Compiti —
1 – Traduci in inglese questa frase del brano sull'ideologia: "Cresciuti da una generazione che ancora ricorda il muro di Berlino, non poteva essere altrimenti."
2 – Nel brano sull'ideologia, qual è la vera eredità lasciata dal Novecento?

L’Alternativa è seducente: il liberalismo delle idee, il riscoprire la bellezza dell’altro. Ma sono frasi totalmente prive di senso. Ciò che lei chiama ideologia non nega il rispetto, la possibilità di pensare e “scoprire la bellezza dell’altro”. Ad oggi l’alternativa estetica di sedersi al bar con un bel dolce vita nero urlando la lingua è fascista, in mezzo a un piccolo uditorio, e definirsi liberi pensatori fa gola a molti. Ma non è il libero pensiero, è stupidità. L’alternativa di predicare l’abbattimento dei muri, la libertà democratica mentre si organizza una marcia su Roma non è libero pensiero, semplicemente è anticostituzionale. Noi millenials, noi dell’Ulivo siamo stati addestrati a riconoscere l’ideologia dal supposto tanfo di odio. Ma in verità abbiamo solo imparato a confondere idee e ideologia, visione politica e ideologia. Cresciuti da una generazione che ancora ricorda il muro di Berlino, non poteva essere altrimenti. La vera eredità lasciataci dal Novecento è l’odio verso il mondo bipolare, ideologizzato. Ma quel mondo era il frutto della desemantizzazione delle idee politiche. O sei nero o rosso, ed esserlo dipende dal colore e il modello della giacca, dalla musica che ascoltavi, dalla droga che prendevi e l’alcolico che bevevi. Era il mondo del finale della guerra fredda, capitalismo o comunismo, la storia a uno dei due darà ragione. Ma le uniche eredità che abbiamo raccolto sono state il disamore verso la politica, il complottismo e la sfiducia nelle istituzioni, e prima di tutto la paura per qualsiasi cosa puzzasse di ideologie dell’odio. Incapaci di rispecchiarci in un’istituzione, pur vivendo nel paese della rappresentanza, abbiamo vissuto il doloroso paradosso del non essere rappresentati. Ora persi vaghiamo, timorosi di essere ideologizzati e in un pauroso vuoto di idee, spaventati alla sola idea di prendere posizione.

Dati di ragionamento spaziale:

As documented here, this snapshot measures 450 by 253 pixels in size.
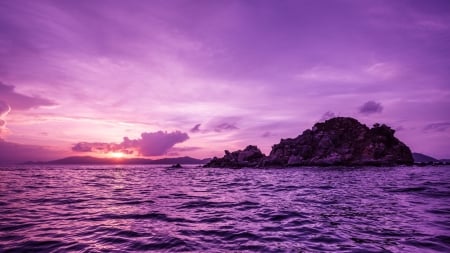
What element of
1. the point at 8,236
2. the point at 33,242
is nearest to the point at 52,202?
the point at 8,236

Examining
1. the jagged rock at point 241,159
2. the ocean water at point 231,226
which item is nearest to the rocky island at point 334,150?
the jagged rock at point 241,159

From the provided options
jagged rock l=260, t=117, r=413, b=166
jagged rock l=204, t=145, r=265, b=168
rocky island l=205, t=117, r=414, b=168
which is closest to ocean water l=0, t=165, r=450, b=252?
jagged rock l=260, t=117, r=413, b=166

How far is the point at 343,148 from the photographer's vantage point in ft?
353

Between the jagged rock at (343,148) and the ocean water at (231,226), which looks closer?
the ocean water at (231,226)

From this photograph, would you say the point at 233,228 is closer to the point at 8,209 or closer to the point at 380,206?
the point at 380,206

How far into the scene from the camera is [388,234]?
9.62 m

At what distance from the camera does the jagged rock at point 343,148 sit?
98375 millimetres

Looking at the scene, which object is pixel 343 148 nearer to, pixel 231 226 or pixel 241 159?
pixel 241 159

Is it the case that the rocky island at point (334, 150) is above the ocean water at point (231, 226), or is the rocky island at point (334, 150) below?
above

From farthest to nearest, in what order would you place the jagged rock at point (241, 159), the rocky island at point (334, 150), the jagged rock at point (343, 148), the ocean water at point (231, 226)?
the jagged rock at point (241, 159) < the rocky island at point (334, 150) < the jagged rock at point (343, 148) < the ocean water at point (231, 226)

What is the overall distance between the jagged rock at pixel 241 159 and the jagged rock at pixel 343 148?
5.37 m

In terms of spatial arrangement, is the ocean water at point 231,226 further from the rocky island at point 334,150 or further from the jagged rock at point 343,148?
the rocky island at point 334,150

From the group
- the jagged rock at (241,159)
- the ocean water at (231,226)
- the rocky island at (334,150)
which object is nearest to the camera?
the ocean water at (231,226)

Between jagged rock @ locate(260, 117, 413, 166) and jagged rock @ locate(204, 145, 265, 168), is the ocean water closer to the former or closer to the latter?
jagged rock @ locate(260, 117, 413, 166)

Risultati attesi —
1 – Raised by a generation that still remembers the Berlin Wall, it could not have been otherwise.

2 – L'odio verso il mondo bipolare, ideologizzato.